Margaret Oliphant Wilson Oliphant (née Margaret Oliphant Wilson) (4 April 1828 – 25 June 1897), was a Scottish novelist and historical writer, who usually wrote as Mrs. Oliphant.
The daughter of Francis W. Wilson (c.1788–1858), a clerk, and his wife, Margaret Oliphant (c.1789–1854), she was born at Wallyford, near Musselburgh, East Lothian, and spent her childhood at Lasswade (near Dalkeith), Glasgow and Liverpool. She constantly experimented with writing as a girl and in 1849 had her first novel published: Passages in the Life of Mrs. Margaret Maitland. This dealt with the Scottish Free Church movement, with which Mr. and Mrs. Wilson both sympathised, and met with some success. It was by Caleb Field in 1851, the year in which she met the publisher William Blackwood in Edinburgh and was invited to contribute to the famous Blackwood's Magazine. The connection was to last for her whole lifetime, during which she contributed well over 100 articles, including, for instance, a critique of the character of Arthur Dimmesdale in The Scarlet Letter.
In May 1852, she married her cousin, Frank Wilson Oliphant, at Birkenhead, and settled at Harrington Square in London. An artist working mainly in stained glass, her husband had delicate health, and three of their six children died in infancy, while the father himself developed alarming symptoms of consumption. For the sake of his health they moved in January 1859 to Florence, and then to Rome, where Frank Oliphant died. His wife, left almost entirely without resources, returned to England and took up the burden of supporting her three remaining children by her own literary activity.
She had now become a popular writer, and worked with amazing industry to sustain her position. Unfortunately, her home life was full of sorrow and disappointment. In January 1864 her only remaining daughter Maggie died in Rome, and was buried in her father's grave. Her brother, who had emigrated to Canada, was shortly afterwards involved in financial ruin, and Mrs. Oliphant offered a home to him and his children, and added their support to her already heavy responsibilities.
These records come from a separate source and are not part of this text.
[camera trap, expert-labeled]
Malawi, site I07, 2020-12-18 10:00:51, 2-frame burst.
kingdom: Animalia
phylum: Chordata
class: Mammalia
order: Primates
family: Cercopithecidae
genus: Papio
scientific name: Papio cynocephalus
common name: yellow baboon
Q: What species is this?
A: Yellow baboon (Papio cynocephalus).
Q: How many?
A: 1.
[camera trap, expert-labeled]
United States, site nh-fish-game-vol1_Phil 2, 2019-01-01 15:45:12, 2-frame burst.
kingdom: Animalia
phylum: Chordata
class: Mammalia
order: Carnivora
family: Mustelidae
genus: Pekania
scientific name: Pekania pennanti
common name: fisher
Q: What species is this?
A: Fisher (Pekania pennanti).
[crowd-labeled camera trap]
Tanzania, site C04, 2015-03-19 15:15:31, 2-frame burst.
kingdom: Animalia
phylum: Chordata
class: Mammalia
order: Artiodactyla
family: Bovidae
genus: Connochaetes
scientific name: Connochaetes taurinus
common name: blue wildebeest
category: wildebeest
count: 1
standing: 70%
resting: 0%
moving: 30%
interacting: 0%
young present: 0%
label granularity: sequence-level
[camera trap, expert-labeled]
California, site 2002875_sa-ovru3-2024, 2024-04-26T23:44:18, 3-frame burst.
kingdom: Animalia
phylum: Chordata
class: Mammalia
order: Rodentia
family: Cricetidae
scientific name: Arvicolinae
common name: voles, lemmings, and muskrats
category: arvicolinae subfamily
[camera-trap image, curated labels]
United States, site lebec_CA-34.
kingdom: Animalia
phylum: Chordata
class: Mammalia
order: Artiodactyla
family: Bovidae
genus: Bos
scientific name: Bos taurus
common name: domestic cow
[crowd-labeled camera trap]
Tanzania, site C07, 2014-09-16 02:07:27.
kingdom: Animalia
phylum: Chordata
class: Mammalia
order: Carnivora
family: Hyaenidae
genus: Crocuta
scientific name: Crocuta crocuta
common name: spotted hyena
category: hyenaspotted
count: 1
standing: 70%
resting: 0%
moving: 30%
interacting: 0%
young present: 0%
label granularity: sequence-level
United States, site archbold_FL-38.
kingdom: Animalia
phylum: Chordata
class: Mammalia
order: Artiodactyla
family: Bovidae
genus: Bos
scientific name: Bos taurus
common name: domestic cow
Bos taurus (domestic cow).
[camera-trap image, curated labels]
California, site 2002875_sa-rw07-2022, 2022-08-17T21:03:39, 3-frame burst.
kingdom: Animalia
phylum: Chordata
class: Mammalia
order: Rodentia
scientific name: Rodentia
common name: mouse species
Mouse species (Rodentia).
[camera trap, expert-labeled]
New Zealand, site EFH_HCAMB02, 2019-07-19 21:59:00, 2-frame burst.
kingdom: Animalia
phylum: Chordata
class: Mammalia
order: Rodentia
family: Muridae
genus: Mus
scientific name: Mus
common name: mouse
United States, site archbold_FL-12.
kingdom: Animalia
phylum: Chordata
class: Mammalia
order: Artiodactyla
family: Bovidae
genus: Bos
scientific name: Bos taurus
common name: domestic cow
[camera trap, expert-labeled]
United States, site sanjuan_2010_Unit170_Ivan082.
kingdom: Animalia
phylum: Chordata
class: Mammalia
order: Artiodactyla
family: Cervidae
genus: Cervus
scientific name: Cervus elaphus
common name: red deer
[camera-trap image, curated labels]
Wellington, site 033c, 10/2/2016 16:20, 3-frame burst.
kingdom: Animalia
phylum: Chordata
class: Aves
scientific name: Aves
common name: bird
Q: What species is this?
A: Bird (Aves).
In 1866 she settled at Windsor to be near her sons who were being educated at Eton. That year, her second cousin, Annie Louisa Walker, came to live with her as a companion-housekeeper. This was her home for the rest of her life, and for more than thirty years she pursued a varied literary career with courage scarcely broken by a series of the gravest troubles. The ambitions she cherished for her sons were unfulfilled. Cyril Francis, the elder, died in 1890, leaving a Life of Alfred de Musset, incorporated in his mother's Foreign Classics for English Readers, The younger, Francis (whom she called "Cecco"), collaborated with her in the Victorian Age of English Literature and won a position at the British Museum, but was rejected by Sir Andrew Clark, a famous physician. Cecco died in 1894. With the last of her children lost to her, she had but little further interest in life. Her health steadily declined, and she died at Wimbledon, London, on 25 June 1897.
In the 1880s she was the literary mentor of the Irish novelist Emily Lawless.